▶ Task brief:
Please output the whole listing below line for line, without changing anything, and leave the pictures out of your answer.

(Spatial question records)
******************************

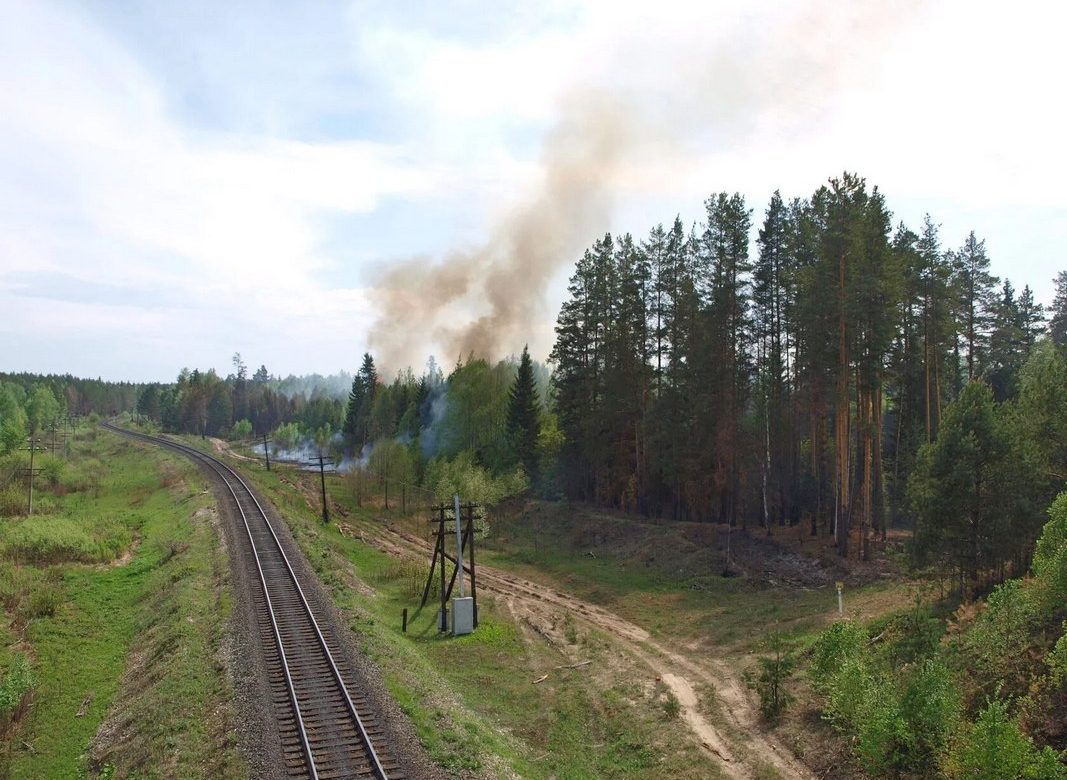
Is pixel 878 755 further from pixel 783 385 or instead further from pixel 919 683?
pixel 783 385

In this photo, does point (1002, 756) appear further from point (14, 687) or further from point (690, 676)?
point (14, 687)

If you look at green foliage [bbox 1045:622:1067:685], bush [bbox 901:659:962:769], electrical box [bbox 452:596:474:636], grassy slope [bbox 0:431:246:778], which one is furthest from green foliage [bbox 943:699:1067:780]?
electrical box [bbox 452:596:474:636]

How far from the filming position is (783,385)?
40.8 metres

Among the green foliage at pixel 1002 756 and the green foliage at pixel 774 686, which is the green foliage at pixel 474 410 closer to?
the green foliage at pixel 774 686

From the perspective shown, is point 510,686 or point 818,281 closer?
point 510,686

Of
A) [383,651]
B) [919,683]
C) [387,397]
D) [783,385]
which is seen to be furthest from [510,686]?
[387,397]

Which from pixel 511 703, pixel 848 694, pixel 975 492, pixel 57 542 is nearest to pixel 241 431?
pixel 57 542

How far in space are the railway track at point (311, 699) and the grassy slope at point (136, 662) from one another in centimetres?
141

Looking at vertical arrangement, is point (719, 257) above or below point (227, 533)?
above

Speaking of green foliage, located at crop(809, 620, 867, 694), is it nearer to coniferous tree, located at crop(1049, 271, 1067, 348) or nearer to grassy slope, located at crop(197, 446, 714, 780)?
grassy slope, located at crop(197, 446, 714, 780)

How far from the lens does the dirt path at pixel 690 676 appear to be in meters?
15.9

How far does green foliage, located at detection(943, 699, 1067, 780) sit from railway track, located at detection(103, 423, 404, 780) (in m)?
10.6

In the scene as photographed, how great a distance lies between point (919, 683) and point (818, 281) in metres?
22.1

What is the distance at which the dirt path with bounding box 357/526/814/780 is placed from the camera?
15.9 metres
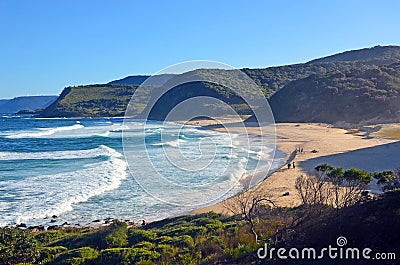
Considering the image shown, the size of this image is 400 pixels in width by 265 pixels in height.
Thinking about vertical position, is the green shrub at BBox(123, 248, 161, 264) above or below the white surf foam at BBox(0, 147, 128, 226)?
above

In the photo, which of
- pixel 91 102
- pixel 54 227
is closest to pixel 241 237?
pixel 54 227

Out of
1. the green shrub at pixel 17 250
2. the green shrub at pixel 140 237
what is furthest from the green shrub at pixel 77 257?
the green shrub at pixel 140 237

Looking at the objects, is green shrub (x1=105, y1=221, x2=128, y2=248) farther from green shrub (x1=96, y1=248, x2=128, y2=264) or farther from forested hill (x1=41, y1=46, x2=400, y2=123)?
forested hill (x1=41, y1=46, x2=400, y2=123)

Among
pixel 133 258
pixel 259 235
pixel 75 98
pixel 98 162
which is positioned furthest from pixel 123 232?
pixel 75 98

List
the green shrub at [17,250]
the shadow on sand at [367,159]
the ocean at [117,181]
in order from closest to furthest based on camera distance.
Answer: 1. the green shrub at [17,250]
2. the ocean at [117,181]
3. the shadow on sand at [367,159]

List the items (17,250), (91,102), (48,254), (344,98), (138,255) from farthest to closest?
1. (91,102)
2. (344,98)
3. (48,254)
4. (17,250)
5. (138,255)

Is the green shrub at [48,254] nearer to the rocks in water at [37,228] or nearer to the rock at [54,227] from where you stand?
the rock at [54,227]

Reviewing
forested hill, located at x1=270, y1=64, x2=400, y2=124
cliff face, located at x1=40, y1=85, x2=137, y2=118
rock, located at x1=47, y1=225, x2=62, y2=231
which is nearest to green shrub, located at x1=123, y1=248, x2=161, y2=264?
rock, located at x1=47, y1=225, x2=62, y2=231

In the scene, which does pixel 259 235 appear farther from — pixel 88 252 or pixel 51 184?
pixel 51 184

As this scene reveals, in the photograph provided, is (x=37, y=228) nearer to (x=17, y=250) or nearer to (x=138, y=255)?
(x=17, y=250)

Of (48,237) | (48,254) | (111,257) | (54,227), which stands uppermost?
(111,257)

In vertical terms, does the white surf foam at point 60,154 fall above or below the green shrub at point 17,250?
above

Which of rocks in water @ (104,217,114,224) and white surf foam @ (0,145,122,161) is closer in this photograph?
rocks in water @ (104,217,114,224)

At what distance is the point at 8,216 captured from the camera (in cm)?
1553
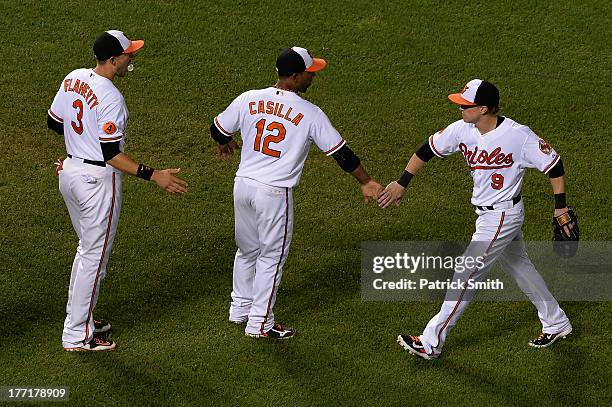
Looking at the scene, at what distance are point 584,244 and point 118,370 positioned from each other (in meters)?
4.30

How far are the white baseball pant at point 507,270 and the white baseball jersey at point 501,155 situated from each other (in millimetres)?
169

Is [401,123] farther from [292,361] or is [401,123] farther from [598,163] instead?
[292,361]

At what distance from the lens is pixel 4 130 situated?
38.2ft

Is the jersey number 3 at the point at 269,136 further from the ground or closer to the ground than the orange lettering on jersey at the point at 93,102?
closer to the ground

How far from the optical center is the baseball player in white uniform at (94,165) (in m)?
8.28

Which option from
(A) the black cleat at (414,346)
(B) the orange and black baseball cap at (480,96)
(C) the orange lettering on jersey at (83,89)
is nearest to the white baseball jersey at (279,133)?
(B) the orange and black baseball cap at (480,96)

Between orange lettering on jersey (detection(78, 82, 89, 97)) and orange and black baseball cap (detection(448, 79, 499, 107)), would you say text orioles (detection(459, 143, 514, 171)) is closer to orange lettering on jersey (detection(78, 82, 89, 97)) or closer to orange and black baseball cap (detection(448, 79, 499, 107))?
orange and black baseball cap (detection(448, 79, 499, 107))

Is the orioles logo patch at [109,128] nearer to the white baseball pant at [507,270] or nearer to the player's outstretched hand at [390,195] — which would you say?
the player's outstretched hand at [390,195]

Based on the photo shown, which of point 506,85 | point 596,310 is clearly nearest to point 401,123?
point 506,85

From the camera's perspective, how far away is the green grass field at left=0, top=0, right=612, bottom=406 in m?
8.55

******************************

▶ Problem solution:
Is pixel 878 755 further from pixel 783 385 or instead further from pixel 919 683?
pixel 783 385

In this photo, does point (1002, 756) appear further from point (14, 687) or further from point (690, 676)?
point (14, 687)

If you look at green foliage [bbox 1045:622:1067:685], bush [bbox 901:659:962:769], electrical box [bbox 452:596:474:636], grassy slope [bbox 0:431:246:778], which one is furthest from green foliage [bbox 943:699:1067:780]?
electrical box [bbox 452:596:474:636]

How far from the filming position is (783,385)?
40.8 metres

Among the green foliage at pixel 1002 756 and the green foliage at pixel 774 686, which is the green foliage at pixel 474 410 closer to?
the green foliage at pixel 774 686

From the perspective shown, is point 510,686 or point 818,281 closer?
point 510,686

Of
A) [383,651]
B) [919,683]
C) [387,397]
D) [783,385]
which is seen to be furthest from [510,686]?
[387,397]

Which from pixel 511 703, pixel 848 694, pixel 975 492, pixel 57 542 is nearest to pixel 241 431?
pixel 57 542

How far in space are the railway track at point (311, 699) and the grassy slope at point (136, 662) from one another in centimetres?
141

Looking at vertical arrangement, is point (719, 257) above or below point (227, 533)?
above

Speaking of green foliage, located at crop(809, 620, 867, 694), is it nearer to coniferous tree, located at crop(1049, 271, 1067, 348) or nearer to grassy slope, located at crop(197, 446, 714, 780)?
grassy slope, located at crop(197, 446, 714, 780)

How far from the lens does the dirt path at pixel 690 676 appear to be in meters?
15.9

How far does green foliage, located at detection(943, 699, 1067, 780) sit from railway track, located at detection(103, 423, 404, 780) (in m)?
10.6

In the scene as photographed, how great a distance lies between point (919, 683) and point (818, 281) in metres?
22.1

What is the distance at which the dirt path with bounding box 357/526/814/780 is placed from the camera?
15.9 metres
Considering the image shown, the size of this image is 400 pixels in width by 265 pixels in height.
Thinking about vertical position, is the green shrub at BBox(123, 248, 161, 264) above or below the white surf foam at BBox(0, 147, 128, 226)?
above

In the photo, which of
- pixel 91 102
- pixel 54 227
is closest to pixel 241 237?
pixel 54 227

Out of
1. the green shrub at pixel 17 250
2. the green shrub at pixel 140 237
what is furthest from the green shrub at pixel 77 257?
the green shrub at pixel 140 237

Looking at the objects, is green shrub (x1=105, y1=221, x2=128, y2=248) farther from green shrub (x1=96, y1=248, x2=128, y2=264) or farther from forested hill (x1=41, y1=46, x2=400, y2=123)?
forested hill (x1=41, y1=46, x2=400, y2=123)

Among
pixel 133 258
pixel 259 235
pixel 75 98
pixel 98 162
which is positioned furthest from pixel 123 232?
pixel 75 98

List
the green shrub at [17,250]
the shadow on sand at [367,159]
the ocean at [117,181]
in order from closest to furthest based on camera distance.
Answer: 1. the green shrub at [17,250]
2. the ocean at [117,181]
3. the shadow on sand at [367,159]

List the items (17,250), (91,102), (48,254), (344,98), (138,255) from farthest to closest?
1. (91,102)
2. (344,98)
3. (48,254)
4. (17,250)
5. (138,255)

Is the green shrub at [48,254] nearer to the rocks in water at [37,228] or nearer to the rock at [54,227] from where you stand?
the rock at [54,227]

Reviewing
forested hill, located at x1=270, y1=64, x2=400, y2=124
cliff face, located at x1=40, y1=85, x2=137, y2=118
rock, located at x1=47, y1=225, x2=62, y2=231
which is nearest to green shrub, located at x1=123, y1=248, x2=161, y2=264?
rock, located at x1=47, y1=225, x2=62, y2=231

In the scene, which does pixel 259 235 appear farther from — pixel 88 252 or pixel 51 184?
pixel 51 184

As this scene reveals, in the photograph provided, is (x=37, y=228) nearer to (x=17, y=250) or nearer to (x=138, y=255)?
(x=17, y=250)

Of (48,237) | (48,254) | (111,257) | (54,227), which stands uppermost?
(111,257)

In vertical terms, does the white surf foam at point 60,154 fall above or below the green shrub at point 17,250?
above

Which of rocks in water @ (104,217,114,224) and white surf foam @ (0,145,122,161) is closer in this photograph?
rocks in water @ (104,217,114,224)

At what distance is the point at 8,216 captured from the camera (in cm)?
1553
Looking at the scene, at what distance are point 584,244 and point 118,370 positioned from each other (in meters)?
4.30

How far are the white baseball pant at point 507,270 and the white baseball jersey at point 501,155 situated from each other (in millimetres)?
169

Is [401,123] farther from [292,361] or is [401,123] farther from [598,163] instead?
[292,361]

At what distance from the lens is pixel 4 130 situated?
38.2ft

Is the jersey number 3 at the point at 269,136 further from the ground or closer to the ground than the orange lettering on jersey at the point at 93,102?
closer to the ground

How far from the optical center is the baseball player in white uniform at (94,165) (in m)?
8.28

Which option from
(A) the black cleat at (414,346)
(B) the orange and black baseball cap at (480,96)
(C) the orange lettering on jersey at (83,89)
is nearest to the white baseball jersey at (279,133)?
(B) the orange and black baseball cap at (480,96)

Between orange lettering on jersey (detection(78, 82, 89, 97)) and orange and black baseball cap (detection(448, 79, 499, 107)), would you say text orioles (detection(459, 143, 514, 171)) is closer to orange lettering on jersey (detection(78, 82, 89, 97)) or closer to orange and black baseball cap (detection(448, 79, 499, 107))?
orange and black baseball cap (detection(448, 79, 499, 107))

Is the orioles logo patch at [109,128] nearer to the white baseball pant at [507,270] or nearer to the player's outstretched hand at [390,195] — which would you say?
the player's outstretched hand at [390,195]

Based on the photo shown, which of point 506,85 | point 596,310 is clearly nearest to point 401,123?
point 506,85

From the camera's perspective, how far away is the green grass field at left=0, top=0, right=612, bottom=406 in m?
8.55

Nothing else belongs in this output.